S-curve and its approximation

We calculated the empirical CDF of SOD of the streamflow at 4800 stations. Then the probability values in the y axis are converted into the quantiles of the Gaussian distribution. We found that the central section of the CDF curve matches well a Gaussian distribution, but both ends deviate substantially from the straight line (the Gaussian CDF curve), forming a symmetric S-curve. By definition of differential statistics, the mean value of SOD is zero or close to zero24. The probability density function (PDF) of SOD is a bell-shaped symmetric curve. The CDF curves are S-shaped, which shows the feature of a fat-tailed distribution. In our study, we used t-distribution to approximate the S-curves. The PDF and CDF of t-distribution are shown as Eqs. (7) and (8) respectively.

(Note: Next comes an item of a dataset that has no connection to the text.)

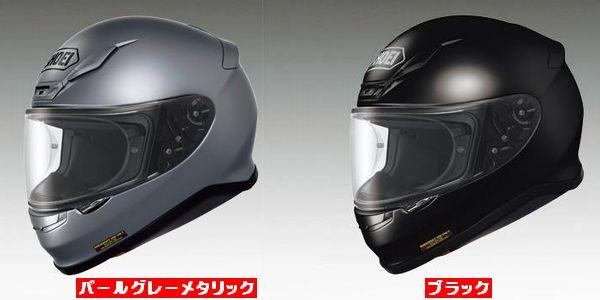 Shoei (ショウエイ) Z-7 (Z7) ヘルメット (ピンロックシート付属) (欠品あり 次回入荷予定未定)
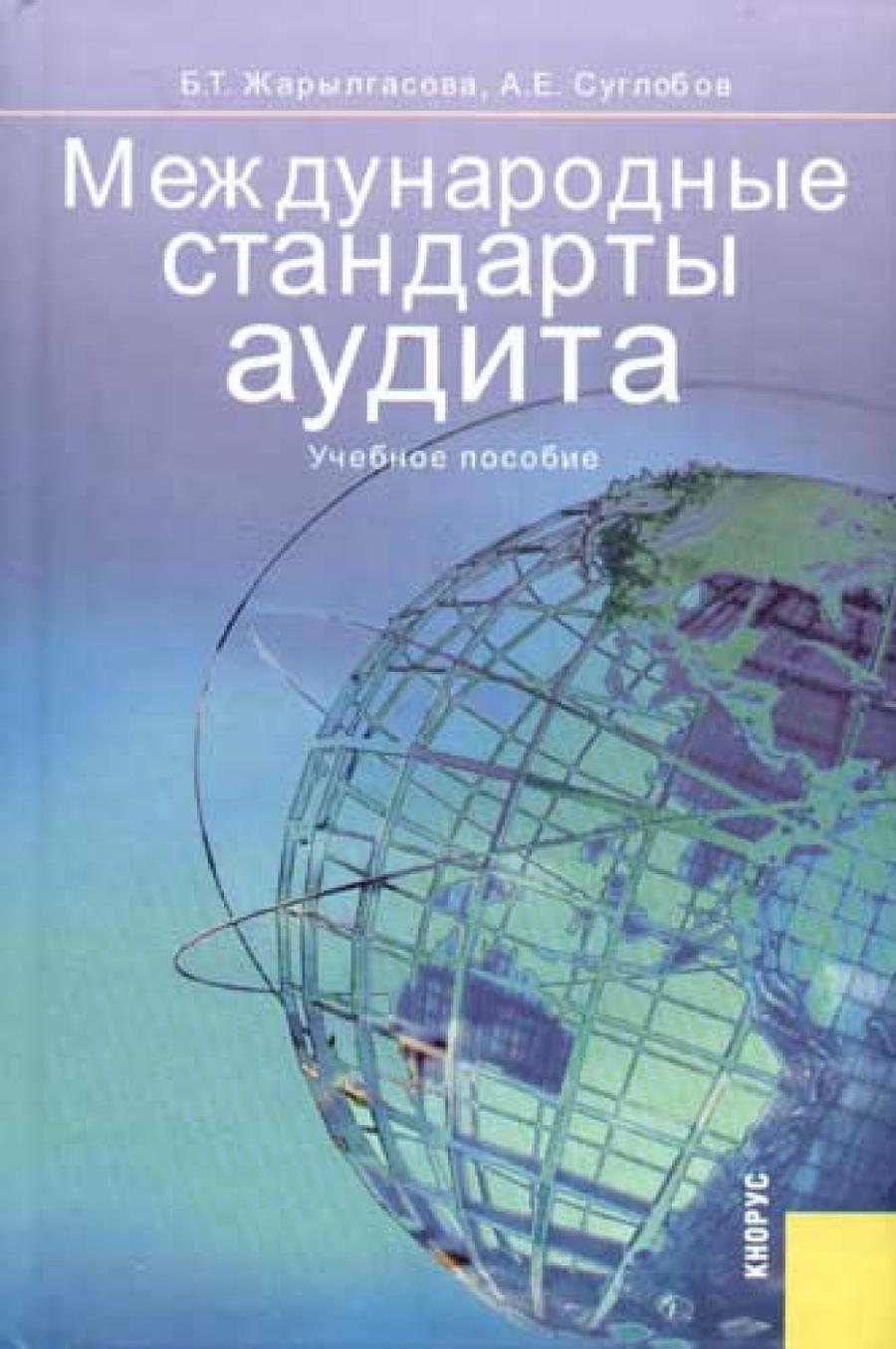Обложка книги:  суглобов а.е., жарылгасова б.т. - международные стандарты аудита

$$f(t)=\frac{{\Gamma (\frac{{\nu +1}}{2})}}{{\sqrt {\nu \pi } \Gamma (\frac{\nu }{2})}}{(1+\frac{{{t^2}}}{\nu })^{ - \frac{{\nu +1}}{2}}}$$
(7)
$$F(t)=\int_{{ - \infty }}^{t} {f(x)dx}$$
(8)

where \(\nu\) is DF and \(\Gamma ()\) is the gamma function. It is clear that in t-distribution, there is only one parameter, DF, to control the shape of the PDF and CDF. With the increase of DF, the t-distribution gets closer to the Gaussian distribution.

Results and discussion

A unified distribution for S-curve of streamflow on a global scale

We calculated the cumulative distribution function (CDF) of these SOD series and drew these CDF curves in the Gaussian probability paper, where the y-axis was converted into probability values of the Gaussian distribution. Interestingly, we found that all curves follow a symmetric S-curve. Although the middle parts of the CDF curves match a normal distribution, the two tails of the CDF curves deviate substantially from the straight line indicated by the normal distribution (see Fig. 1d). To find the knee points of these S-curves, we used an optimized correlation coefficient-based knee point detecting method described in “Optimized correlation coefficient-based knee pointdetecting method”. Figure 1a presented the knee points detected. In these S-curves, there are two knee points, noted as left knee point and right knee point. For more than 90% of stations, the left knee points are distributed in the probability of 15–25% and the right knee points are distributed in the probability of 75–85%. This confirms that S-curves of most stations are symmetric. Influenced by streamflow measurement errors or artificial flow regulation, the knee points of S-curves in some stations (less than 10%) are found around the probability of 40% and 60%. However, these curves are also S-shaped.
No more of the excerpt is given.